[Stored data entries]
□ □ □ □ □
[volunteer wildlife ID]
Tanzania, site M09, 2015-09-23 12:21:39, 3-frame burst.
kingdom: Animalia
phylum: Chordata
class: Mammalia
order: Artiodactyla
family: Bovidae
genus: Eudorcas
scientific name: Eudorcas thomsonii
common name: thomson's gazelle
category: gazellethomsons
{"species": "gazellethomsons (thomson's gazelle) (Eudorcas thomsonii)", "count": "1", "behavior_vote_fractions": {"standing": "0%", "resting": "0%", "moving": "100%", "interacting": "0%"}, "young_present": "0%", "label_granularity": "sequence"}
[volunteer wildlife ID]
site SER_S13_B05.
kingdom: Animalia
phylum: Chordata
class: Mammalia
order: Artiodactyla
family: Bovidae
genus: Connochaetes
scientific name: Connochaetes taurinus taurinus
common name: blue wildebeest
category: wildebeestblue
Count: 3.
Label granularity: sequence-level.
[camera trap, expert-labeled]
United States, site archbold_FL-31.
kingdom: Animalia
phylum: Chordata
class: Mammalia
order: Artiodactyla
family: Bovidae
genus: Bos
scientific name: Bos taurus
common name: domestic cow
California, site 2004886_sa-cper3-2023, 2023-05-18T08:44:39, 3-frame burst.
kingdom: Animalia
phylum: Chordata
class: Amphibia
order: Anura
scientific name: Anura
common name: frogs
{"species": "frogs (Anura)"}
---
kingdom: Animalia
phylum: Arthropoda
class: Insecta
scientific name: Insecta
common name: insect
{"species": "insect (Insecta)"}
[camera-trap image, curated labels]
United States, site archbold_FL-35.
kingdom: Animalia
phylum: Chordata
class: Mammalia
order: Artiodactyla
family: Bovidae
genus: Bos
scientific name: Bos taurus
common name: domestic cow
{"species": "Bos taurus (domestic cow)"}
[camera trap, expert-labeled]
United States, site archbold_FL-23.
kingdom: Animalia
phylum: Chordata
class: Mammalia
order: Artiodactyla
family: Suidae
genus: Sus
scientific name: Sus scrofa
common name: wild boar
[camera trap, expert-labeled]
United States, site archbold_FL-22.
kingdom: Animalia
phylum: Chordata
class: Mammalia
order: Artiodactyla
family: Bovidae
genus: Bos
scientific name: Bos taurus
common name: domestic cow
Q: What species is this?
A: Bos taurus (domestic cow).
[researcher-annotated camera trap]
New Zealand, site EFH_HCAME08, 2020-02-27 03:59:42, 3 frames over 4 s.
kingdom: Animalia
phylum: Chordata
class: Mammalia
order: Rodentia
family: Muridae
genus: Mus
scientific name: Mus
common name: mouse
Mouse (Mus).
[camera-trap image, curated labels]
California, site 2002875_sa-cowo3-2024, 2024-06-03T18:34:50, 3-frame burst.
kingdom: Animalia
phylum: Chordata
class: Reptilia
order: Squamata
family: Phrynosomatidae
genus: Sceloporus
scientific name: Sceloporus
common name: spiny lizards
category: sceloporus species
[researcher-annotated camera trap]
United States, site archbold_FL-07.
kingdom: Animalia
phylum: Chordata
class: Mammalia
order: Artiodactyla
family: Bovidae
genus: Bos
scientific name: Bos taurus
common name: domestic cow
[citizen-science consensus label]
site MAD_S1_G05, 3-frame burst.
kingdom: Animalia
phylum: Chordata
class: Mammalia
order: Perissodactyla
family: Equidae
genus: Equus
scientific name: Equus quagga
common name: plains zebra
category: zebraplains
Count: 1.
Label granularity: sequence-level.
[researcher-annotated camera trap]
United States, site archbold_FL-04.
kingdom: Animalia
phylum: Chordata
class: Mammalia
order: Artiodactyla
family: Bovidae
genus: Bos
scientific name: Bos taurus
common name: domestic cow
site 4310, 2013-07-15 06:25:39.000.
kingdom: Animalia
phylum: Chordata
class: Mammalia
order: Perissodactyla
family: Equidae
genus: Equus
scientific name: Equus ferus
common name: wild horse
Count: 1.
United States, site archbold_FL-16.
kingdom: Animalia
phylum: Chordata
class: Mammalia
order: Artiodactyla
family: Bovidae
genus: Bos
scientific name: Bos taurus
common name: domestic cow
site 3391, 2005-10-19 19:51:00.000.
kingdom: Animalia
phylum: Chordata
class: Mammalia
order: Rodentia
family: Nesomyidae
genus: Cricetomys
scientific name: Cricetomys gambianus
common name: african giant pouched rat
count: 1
□ □ □ □ □
* Task to carry out
Copy out the full set of records precisely, leaving nothing out.

* Reply to the exercise
[volunteer wildlife ID]
Tanzania, site M09, 2015-09-23 12:21:39, 3-frame burst.
kingdom: Animalia
phylum: Chordata
class: Mammalia
order: Artiodactyla
family: Bovidae
genus: Eudorcas
scientific name: Eudorcas thomsonii
common name: thomson's gazelle
category: gazellethomsons
{"species": "gazellethomsons (thomson's gazelle) (Eudorcas thomsonii)", "count": "1", "behavior_vote_fractions": {"standing": "0%", "resting": "0%", "moving": "100%", "interacting": "0%"}, "young_present": "0%", "label_granularity": "sequence"}
[volunteer wildlife ID]
site SER_S13_B05.
kingdom: Animalia
phylum: Chordata
class: Mammalia
order: Artiodactyla
family: Bovidae
genus: Connochaetes
scientific name: Connochaetes taurinus taurinus
common name: blue wildebeest
category: wildebeestblue
Count: 3.
Label granularity: sequence-level.
[camera trap, expert-labeled]
United States, site archbold_FL-31.
kingdom: Animalia
phylum: Chordata
class: Mammalia
order: Artiodactyla
family: Bovidae
genus: Bos
scientific name: Bos taurus
common name: domestic cow
California, site 2004886_sa-cper3-2023, 2023-05-18T08:44:39, 3-frame burst.
kingdom: Animalia
phylum: Chordata
class: Amphibia
order: Anura
scientific name: Anura
common name: frogs
{"species": "frogs (Anura)"}
---
kingdom: Animalia
phylum: Arthropoda
class: Insecta
scientific name: Insecta
common name: insect
{"species": "insect (Insecta)"}
[camera-trap image, curated labels]
United States, site archbold_FL-35.
kingdom: Animalia
phylum: Chordata
class: Mammalia
order: Artiodactyla
family: Bovidae
genus: Bos
scientific name: Bos taurus
common name: domestic cow
{"species": "Bos taurus (domestic cow)"}
[camera trap, expert-labeled]
United States, site archbold_FL-23.
kingdom: Animalia
phylum: Chordata
class: Mammalia
order: Artiodactyla
family: Suidae
genus: Sus
scientific name: Sus scrofa
common name: wild boar
[camera trap, expert-labeled]
United States, site archbold_FL-22.
kingdom: Animalia
phylum: Chordata
class: Mammalia
order: Artiodactyla
family: Bovidae
genus: Bos
scientific name: Bos taurus
common name: domestic cow
Q: What species is this?
A: Bos taurus (domestic cow).
[researcher-annotated camera trap]
New Zealand, site EFH_HCAME08, 2020-02-27 03:59:42, 3 frames over 4 s.
kingdom: Animalia
phylum: Chordata
class: Mammalia
order: Rodentia
family: Muridae
genus: Mus
scientific name: Mus
common name: mouse
Mouse (Mus).
[camera-trap image, curated labels]
California, site 2002875_sa-cowo3-2024, 2024-06-03T18:34:50, 3-frame burst.
kingdom: Animalia
phylum: Chordata
class: Reptilia
order: Squamata
family: Phrynosomatidae
genus: Sceloporus
scientific name: Sceloporus
common name: spiny lizards
category: sceloporus species
[researcher-annotated camera trap]
United States, site archbold_FL-07.
kingdom: Animalia
phylum: Chordata
class: Mammalia
order: Artiodactyla
family: Bovidae
genus: Bos
scientific name: Bos taurus
common name: domestic cow
[citizen-science consensus label]
site MAD_S1_G05, 3-frame burst.
kingdom: Animalia
phylum: Chordata
class: Mammalia
order: Perissodactyla
family: Equidae
genus: Equus
scientific name: Equus quagga
common name: plains zebra
category: zebraplains
Count: 1.
Label granularity: sequence-level.
[researcher-annotated camera trap]
United States, site archbold_FL-04.
kingdom: Animalia
phylum: Chordata
class: Mammalia
order: Artiodactyla
family: Bovidae
genus: Bos
scientific name: Bos taurus
common name: domestic cow
site 4310, 2013-07-15 06:25:39.000.
kingdom: Animalia
phylum: Chordata
class: Mammalia
order: Perissodactyla
family: Equidae
genus: Equus
scientific name: Equus ferus
common name: wild horse
Count: 1.
United States, site archbold_FL-16.
kingdom: Animalia
phylum: Chordata
class: Mammalia
order: Artiodactyla
family: Bovidae
genus: Bos
scientific name: Bos taurus
common name: domestic cow
site 3391, 2005-10-19 19:51:00.000.
kingdom: Animalia
phylum: Chordata
class: Mammalia
order: Rodentia
family: Nesomyidae
genus: Cricetomys
scientific name: Cricetomys gambianus
common name: african giant pouched rat
count: 1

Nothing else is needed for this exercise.